CONSIGNES:
**a.** Recopiez le texte de « La Cour de cassation » jusqu'à « comme des salariés. » inclus, en changeant « salariés » en « employés ».
**b.** Répondez brièvement à ces questions sur le texte :
(i) Quelle cour d'appel avait rendu l'arrêt confirmé, et à quelle date ?
(ii) Combien de personnes ont participé au tournage de l'émission ?
(iii) Combien de jours dure le séjour sur l'île ?

TEXTE:
La Cour de cassation vient de rendre récemment un arrêt concernant les candidats du jeu de téléréalité « L’île de la tentation ».

Confirmant l’arrêt de la Cour d'appel de Versailles, du 5 avril 2011, les participants sont considérés comme des salariés.

Le présent article vous en dit plus… 

L’affaire concernée 

53 personnes (les participants) participent au tournage de l'émission intitulée « L'Île de la tentation », saison 2003, 2004, 2005, 2006 ou 2007.

Le concept de l’émission se définit comme suit :

Extrait de l’arrêt : 

 «  quatre couples non mariés et non pacsés, sans enfant, testent leurs sentiments réciproques lors d'un séjour d'une durée de douze jours sur une île exotique, séjour pendant lequel ils sont filmés dans leur quotidien, notamment pendant les activités (plongée, équitation, ski nautique, voile, etc.) qu'ils partagent avec des célibataires de sexe opposé. A l'issue de ce séjour, les participants font le point de leurs sentiments envers leur partenaire. Il n'y a ni gagnant, ni prix. ».

LIGNES EXTRAITES:
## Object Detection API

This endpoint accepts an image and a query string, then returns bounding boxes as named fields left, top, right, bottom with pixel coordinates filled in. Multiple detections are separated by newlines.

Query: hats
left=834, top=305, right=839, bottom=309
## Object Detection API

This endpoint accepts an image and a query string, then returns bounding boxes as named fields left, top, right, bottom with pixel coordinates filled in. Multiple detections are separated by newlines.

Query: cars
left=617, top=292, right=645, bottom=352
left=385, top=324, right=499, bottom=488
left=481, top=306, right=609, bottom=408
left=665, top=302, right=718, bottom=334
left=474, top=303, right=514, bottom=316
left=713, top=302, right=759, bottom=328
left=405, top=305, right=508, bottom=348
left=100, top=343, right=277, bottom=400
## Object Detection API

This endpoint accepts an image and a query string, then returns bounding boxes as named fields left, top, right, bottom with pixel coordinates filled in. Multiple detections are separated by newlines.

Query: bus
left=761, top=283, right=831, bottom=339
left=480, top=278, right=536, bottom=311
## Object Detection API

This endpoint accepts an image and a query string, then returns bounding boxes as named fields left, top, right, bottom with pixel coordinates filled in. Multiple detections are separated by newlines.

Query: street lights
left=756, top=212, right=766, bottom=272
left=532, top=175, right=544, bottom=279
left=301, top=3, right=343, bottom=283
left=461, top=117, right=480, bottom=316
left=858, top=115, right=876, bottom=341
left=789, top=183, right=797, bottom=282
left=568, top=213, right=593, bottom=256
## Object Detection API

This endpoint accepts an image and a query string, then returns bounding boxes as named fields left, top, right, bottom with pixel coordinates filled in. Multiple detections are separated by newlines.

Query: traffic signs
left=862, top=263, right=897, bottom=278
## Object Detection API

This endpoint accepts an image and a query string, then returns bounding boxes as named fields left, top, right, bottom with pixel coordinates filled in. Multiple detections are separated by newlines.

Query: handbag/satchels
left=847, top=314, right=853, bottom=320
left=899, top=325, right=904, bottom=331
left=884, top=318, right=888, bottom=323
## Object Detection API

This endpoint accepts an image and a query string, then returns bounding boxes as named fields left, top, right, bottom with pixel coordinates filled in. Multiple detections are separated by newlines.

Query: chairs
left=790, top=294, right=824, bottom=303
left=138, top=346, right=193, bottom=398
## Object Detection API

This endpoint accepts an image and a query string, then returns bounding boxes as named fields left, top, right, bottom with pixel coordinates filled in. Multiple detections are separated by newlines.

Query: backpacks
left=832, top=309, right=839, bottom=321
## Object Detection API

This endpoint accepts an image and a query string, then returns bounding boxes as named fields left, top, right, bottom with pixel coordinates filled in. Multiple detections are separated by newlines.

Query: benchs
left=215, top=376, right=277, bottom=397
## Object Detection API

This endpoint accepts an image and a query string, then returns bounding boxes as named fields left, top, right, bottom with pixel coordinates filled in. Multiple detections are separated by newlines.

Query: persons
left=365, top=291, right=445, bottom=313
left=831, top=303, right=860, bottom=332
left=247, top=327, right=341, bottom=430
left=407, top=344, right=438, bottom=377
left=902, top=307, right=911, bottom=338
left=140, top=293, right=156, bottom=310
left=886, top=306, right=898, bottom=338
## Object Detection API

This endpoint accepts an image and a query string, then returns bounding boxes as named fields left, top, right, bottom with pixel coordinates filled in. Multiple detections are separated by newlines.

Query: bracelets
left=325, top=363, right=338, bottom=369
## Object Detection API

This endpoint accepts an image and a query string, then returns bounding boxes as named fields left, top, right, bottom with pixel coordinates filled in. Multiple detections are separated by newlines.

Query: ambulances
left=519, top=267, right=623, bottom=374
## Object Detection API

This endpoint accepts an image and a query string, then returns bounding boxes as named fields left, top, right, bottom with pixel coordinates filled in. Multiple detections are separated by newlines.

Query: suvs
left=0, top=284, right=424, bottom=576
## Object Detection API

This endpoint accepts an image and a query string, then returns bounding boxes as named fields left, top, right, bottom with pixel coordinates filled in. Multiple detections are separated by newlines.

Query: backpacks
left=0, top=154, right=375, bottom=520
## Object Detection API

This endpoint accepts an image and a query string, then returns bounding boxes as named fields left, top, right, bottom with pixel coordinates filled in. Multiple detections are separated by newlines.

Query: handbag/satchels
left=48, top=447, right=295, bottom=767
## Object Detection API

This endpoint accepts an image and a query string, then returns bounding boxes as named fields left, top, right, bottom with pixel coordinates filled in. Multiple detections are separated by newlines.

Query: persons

CORRIGÉS:
**a.**
La Cour de cassation vient de rendre récemment un arrêt concernant les candidats du jeu de téléréalité « L’île de la tentation ».

Confirmant l’arrêt de la Cour d'appel de Versailles, du 5 avril 2011, les participants sont considérés comme des employés.

**b.**
(i) La Cour d'appel de Versailles, le 5 avril 2011.
(ii) 53 personnes.
(iii) Douze jours.